А я знаю?! И всё равно иду, провожаю его до сортира, как будто мне больше всех надо его журчание слушать. Боишься мочиться – не пей. Разбудит в следующий раз – так и скажу:
– Рисуй свой ужас на бумаге, чтоб я его в лицо знал. Если накалякаешь сержанта Литвинова, то ко мне можешь больше не обращаться. При таком раскладе в штаны опорожняйся. Литвина сам боюсь. А если на листе получится какая-нибудь клаустрофобия, то мы её вместе из наших брандспойтов зальём. Перед отбоем побольше воды выдуем и зальём. На клаустрофобию всего-то литр мочи надо. Герца, если чё, подключим. Он мастер по таким заумным словам. Во заливает иногда!

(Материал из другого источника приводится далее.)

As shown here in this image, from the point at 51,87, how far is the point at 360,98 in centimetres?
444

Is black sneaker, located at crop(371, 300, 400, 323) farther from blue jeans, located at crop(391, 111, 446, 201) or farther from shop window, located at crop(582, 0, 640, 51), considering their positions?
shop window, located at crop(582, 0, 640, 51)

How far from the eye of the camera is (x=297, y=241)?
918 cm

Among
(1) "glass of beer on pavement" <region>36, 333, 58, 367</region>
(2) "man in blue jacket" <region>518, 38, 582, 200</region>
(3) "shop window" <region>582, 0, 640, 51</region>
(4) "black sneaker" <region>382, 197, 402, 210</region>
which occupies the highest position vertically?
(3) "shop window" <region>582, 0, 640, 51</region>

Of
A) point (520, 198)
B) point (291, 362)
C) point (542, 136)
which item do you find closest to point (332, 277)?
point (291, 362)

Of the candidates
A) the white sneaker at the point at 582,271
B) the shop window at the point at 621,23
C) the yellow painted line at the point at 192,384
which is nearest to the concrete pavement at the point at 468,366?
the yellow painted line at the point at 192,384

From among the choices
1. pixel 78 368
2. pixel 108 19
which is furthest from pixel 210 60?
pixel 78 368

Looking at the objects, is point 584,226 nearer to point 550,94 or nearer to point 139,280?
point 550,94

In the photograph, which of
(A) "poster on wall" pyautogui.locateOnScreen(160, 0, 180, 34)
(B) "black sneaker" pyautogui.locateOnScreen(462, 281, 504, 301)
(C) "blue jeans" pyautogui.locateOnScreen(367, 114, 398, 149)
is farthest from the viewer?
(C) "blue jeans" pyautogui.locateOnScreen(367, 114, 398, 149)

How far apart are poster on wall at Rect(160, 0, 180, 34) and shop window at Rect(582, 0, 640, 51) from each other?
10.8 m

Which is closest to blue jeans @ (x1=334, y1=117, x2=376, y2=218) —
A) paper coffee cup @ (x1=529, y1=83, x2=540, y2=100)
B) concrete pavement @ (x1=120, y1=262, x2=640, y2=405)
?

А сигареты Семёнову подогнал, потому что он совсем уже офигел, вешаться собрался. Везде, говорит, засада. Жить, говорит, не хочу. Спокойно так сказал, как будто не на тот свет, а в магазин за хлебом собрался. Злость аж взяла. Типа, остальным тут сахар. Тоже мне перец выискался. Все терпят, и ты терпи. Подумаешь, сержант сигареты требует. До чего достало всё! Надо же: цена жизни – пачка сигарет. Не бойся, Семёнов. Я не я буду, если ценник на тебя не подниму. Завтра сержик скажет тебе достать две пачки – достану, три – достану, пять – со скрипом, но достану, блок – вот тут намыливай верёвку Семёнов. Блок сигарет – ничто для гражданки, а для армейки – миллион. Блок – реальная цена за человеческую голову, можно смело вешаться. Может, как до блока дорастём, и «духанка» кончится. А после «духанки» вздёргиваться уже необязательно. После «духанки» суицид в основном по глупости или из-за баб. А бабы не подведут, Семёнов их и не нюхал. Глупость – другое дело. Тут надо будет за ним присмотреть… Отбой.